Zunächst führte Robbert die Buchhandlung Brencher parallel zu seinem Geschäft im Vorderen Westen. „Schreiben Sie auf keinen Fall: als Dependance“, sagt er. „Das war sie nie.“ Vielmehr wurde Brencher bald zum Flaggschiff und Robbert, der sich außerdem stärker auf seinen Verlag „Kasseler Perspektiven“ für Postkarten, Mundart und Regionales konzentrieren wollte, trennte sich schließlich von der Buchhandlung am Bebelplatz, die er selber 25 Jahre zuvor gegründet hatte.

Am Anfang sei die alte Dame noch regelmäßig vorbei gekommen, erinnert sich Robbert („Sie hat ja in der Buchhandlung, wo sie immer ein Mittagsschläfchen hielt, quasi gelebt.“) Und sie habe mit großer Genugtuung festgestellt, dass der Laden mit seinen Schwerpunkten Belletristik, Krimis und Anthroposophie sowie einem umfangreichen Sortiment an Kinderbüchern ganz in ihrem Sinne arbeitete.

Im Andenken an die unvergessene Gründerin feiern Robbert und sein zehnköpfiges Team jetzt 75-jähriges Bestehen. Gerda Brencher starb 2015 im Alter von 93 Jahren. Es war das gleiche Jahr, in dem die Buchhandlung in größere Räume, ein paar Häuser stadteinwärts, an die Wilhelmshöher Allee 230 /Ecke Kunoldstraße umzog. Vor Kurzem hat sie sich hier auf 90 Quadratmeter vergrößert. Im Vergleich zur ehemaligen vollgestopften 50-Quadratmeter-Mini-Buchhandlung Brenchers gibt es jetzt ein helles, geräumiges, einladendes Ladenlokal.

Robbert ruht sich nicht auf Lorbeeren aus, sondern tüftelt ständig an Neuem. „Ich bemühe mich, gegen die Schere zwischen Alt und Jung vorzugehen.“ Er lädt zu Lesungen und zum Lyrik-Festival ein und bietet kleinen Verlagen eine Bühne wie bei der Veranstaltung „Literarische Vielfalt“, zu der er im März zum zweiten Mal eingeladen hatte.

Corona brachte ihn dazu, ein „lang gehegtes Vorhaben“ umzusetzen: das umweltfreundliche Büchertaxi, ein Lastenfahrrad, auf dem im Wechsel ein Rentner, ein Student und Robbert selbst strampeln, um Lesefutter an die Frau und den Mann zu bringen.
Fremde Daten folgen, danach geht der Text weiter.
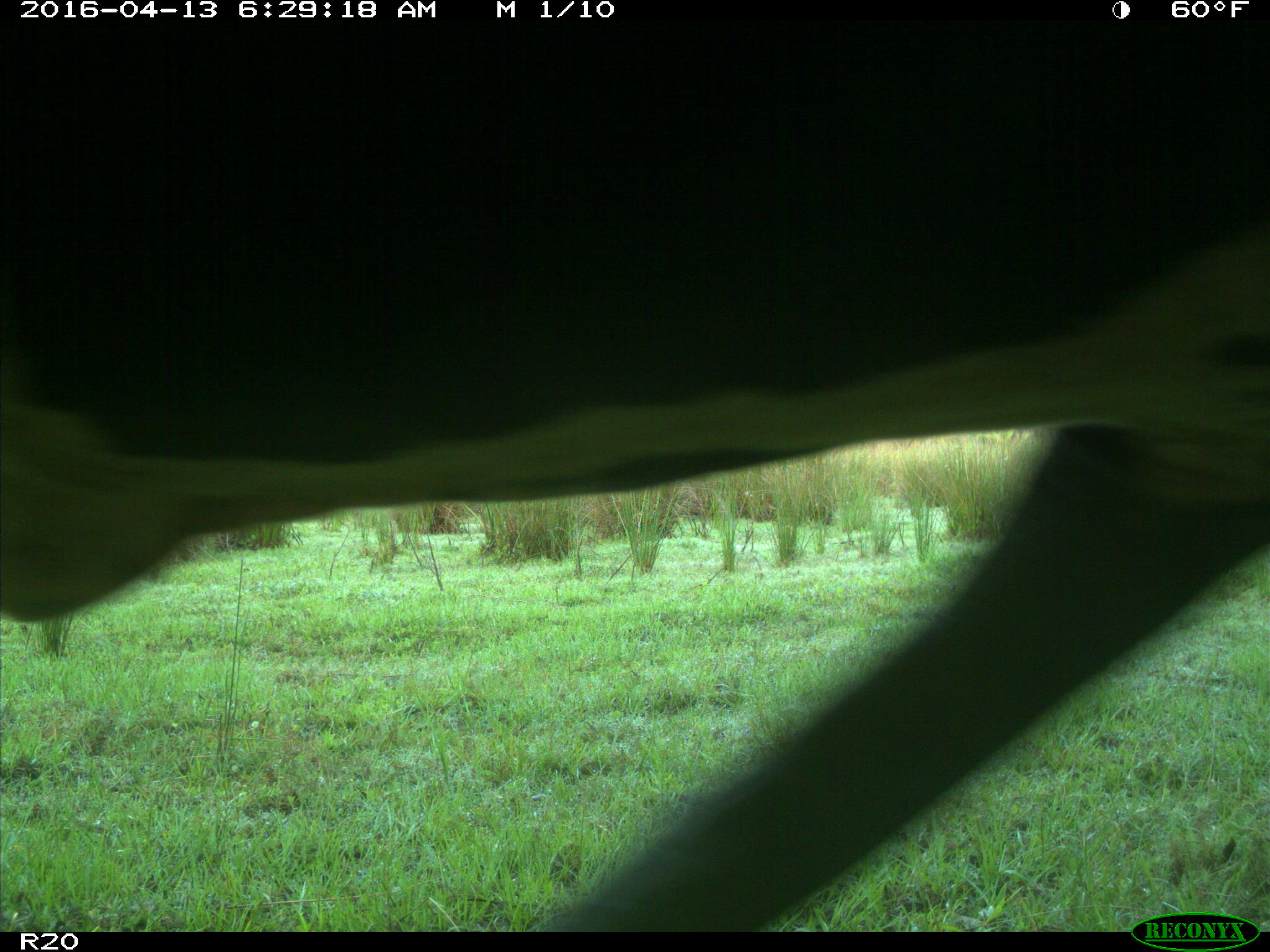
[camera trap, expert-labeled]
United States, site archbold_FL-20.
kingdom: Animalia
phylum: Chordata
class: Mammalia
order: Artiodactyla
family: Bovidae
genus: Bos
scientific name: Bos taurus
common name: domestic cow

In Lockdown-Zeiten sei man zusätzlich mit dem Auto unterwegs gewesen, einfach, weil die Nachfrage nach Büchern so groß war. Täglich ist das Bücherfahrradtaxi mit 160 kg Ladevolumen in der Stadt unterwegs. „Hier liefert nicht Amazon, sondern Brencher aus Bad Wilhelmshöhe“, sagt Robbert. „Das kommt bei den Kunden gut an und macht außerdem Spaß.“

Die Freude, mit der er Brenchers Werk weiterführt, ist nicht zu übersehen: „Buchhandlungen leben vom Spirit der Buchhändler“, ist er überzeugt. Er sehe mit großer Zuversicht in die Zukunft. Gerade habe er den Mietvertrag um zehn Jahre verlängert. Die nächsten Jubiläen können kommen.